Aujourd’hui, cette hausse des températures s’étend désormais à l’ensemble du département, affectant directement les populations et « un nombre important d’écosystèmes », animaux comme végétaux. La saison sèche, des mois de mai à octobre, devrait voir ses cumuls de pluie diminuer de l’ordre de -30 %, accentuant un déficit hydrique que Mayotte connaît déjà. Les épisodes de sécheresse pourraient être « plus sévères », avec un impact direct sur la production d’eau potable et l’agriculture.
Des vagues de chaleur « plus intenses » à La Réunion

À La Réunion, la situation se conjugue différemment mais est tout aussi dramatique. Pour un réchauffement local de +2,9 °C, les zones densément peuplées pourraient connaître entre 80 et 100 jours par an dépassant les 31 °C, contre « une dizaine de jours par an environ », dans le passé récent, et limités au littoral. Les hauteurs, jusque-là « refuges thermiques », entreront progressivement dans la zone de forte chaleur.
Concrètement, les vagues de chaleur devraient être « plus nombreuses, plus longues et plus intenses ». Parallèlement, la saison sèche de mai à novembre pourrait connaître une baisse des précipitations d’environ 15 %, avec un assèchement plus marqué sur l’ouest. Selon Météo-France, les saisons sèches deviendront « plus longues » et la saison des pluies débutera « plus tard », bouleversant également la production d’eau potable et agricole.

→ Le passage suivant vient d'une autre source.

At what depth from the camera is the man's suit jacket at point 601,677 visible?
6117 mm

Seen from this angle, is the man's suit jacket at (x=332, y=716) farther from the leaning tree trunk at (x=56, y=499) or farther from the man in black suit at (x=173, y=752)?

Un accès élargi aux données pour orienter l’action
Les données déjà publiées ne sont qu’un premier pas. Ce mois de novembre et en décembre 2025, les Antilles, la Polynésie française et la Nouvelle-Calédonie verront à leur tour leurs projections, indicateurs et visualisations mises en ligne. Le portail DRIAS permettra de consulter à la fois les données quotidiennes (températures, précipitations) et les indicateurs TRACC, tels qu’un nombre de jours très chauds ou des jours de pluies intenses, grâce à des cartes interactives.
La rubrique Climadiag Commune de Météo-France, gratuite et libre d’accès, sera enrichie avant la fin de l’année 2025 pour Mayotte, La Réunion et la Guyane, et étendue en début 2026 aux autres territoires. L’objectif : offrir un premier diagnostic climatique pour chaque commune, mobilisable par les élus, les services techniques, les associations et les habitants.
Vers un tournant stratégique pour l’adaptation ultramarine
Ces projections constituent un outil stratégique pour les territoires ultramarins, parmi les plus exposés au changement climatique. Elles permettront de repenser l’urbanisme, d’anticiper les besoins en eau potable, d’adapter l’agriculture et les infrastructures, et de renforcer la résilience des écosystèmes.
À travers ces cartes, chiffres et indicateurs, le futur climatique de Mayotte, La Réunion et des autres territoires ultramarins se dévoile pour la première fois avec une précision scientifique, offrant aux décideurs et citoyens un socle solide pour agir et protéger les générations à venir.